Mohammad Reza Rahimpour

Prof. Mohammad Reza Rahimpour is a professor in Chemical Engineering at Shiraz University, Iran. He received his Ph.D. in Chemical Engineering from Shiraz University joint with University of Sydney, Australia 1988. He started his independent career as Assistant Professor in September 1998 at Shiraz University. Prof. M.R. Rahimpour, was a Research Associate at University of California, Davis from 2012 till 2017. During his stay in University of California, he developed different reaction networks and catalytic processes such as thermal and plasma reactors for upgrading of lignin bio-oil to biofuel with collaboration of UCDAVIS. He has been a Chair of Department of Chemical Engineering at Shiraz University from 2005 till 2009 and from 2015 till 2020. Prof. M.R. Rahimpour leads a research group in fuel processing technology focused on the catalytic conversion of fossil fuels such as natural gas, and renewable fuels such as bio-oils derived from lignin to valuable energy sources. He provides young distinguished scholars with perfect educational opportunities in both experimental methods and theoretical tools in developing countries to investigate in-depth research in the various field of chemical engineering including carbon capture, chemical looping, membrane separation, storage and utilization technologies, novel technologies for natural gas conversion and improving the energy efficiency in the production and use of natural gas industries.

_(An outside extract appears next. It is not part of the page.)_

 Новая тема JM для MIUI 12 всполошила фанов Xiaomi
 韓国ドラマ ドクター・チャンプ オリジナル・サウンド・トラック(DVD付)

Affiliations and expertise

Professor, Department of Chemical Engineering, Shiraz University, Shiraz, Iran

Ali Bakhtyari

Ali Bakhtyari has a Ph.D. in chemical engineering and currently works as a research associate at Shiraz University. His MSc degree was in advanced chemical engineering and the thesis was on adsorptive gas separation. During his Ph.D. career, he published numerous papers and book chapters on different aspects of chemical reaction engineering. The publications cover numerical simulations, catalyst synthesis and characterization, and multifunctional reactors. Simulation, modification, and enhancement of the chemical reactors related to the production of energy carriers such as methanol, dimethyl ether, and hydrogen are of his expertise. Then, his Ph.D. dissertation was on the catalytic hydrotreatment and upgrading of biomass-derived compounds to fuel-grade products and chemicals. Both experimental and theoretical investigations of the conventional and bio-based energy sources are the current and future standpoints of his research career. However, his research activities in the phase equilibria have extended his research area up to biorefinery. Thermodynamic modeling of physical properties and phase equilibria are of his research interests. He has had hitherto contributions in a large number of scientific publications in the aforementioned subjects.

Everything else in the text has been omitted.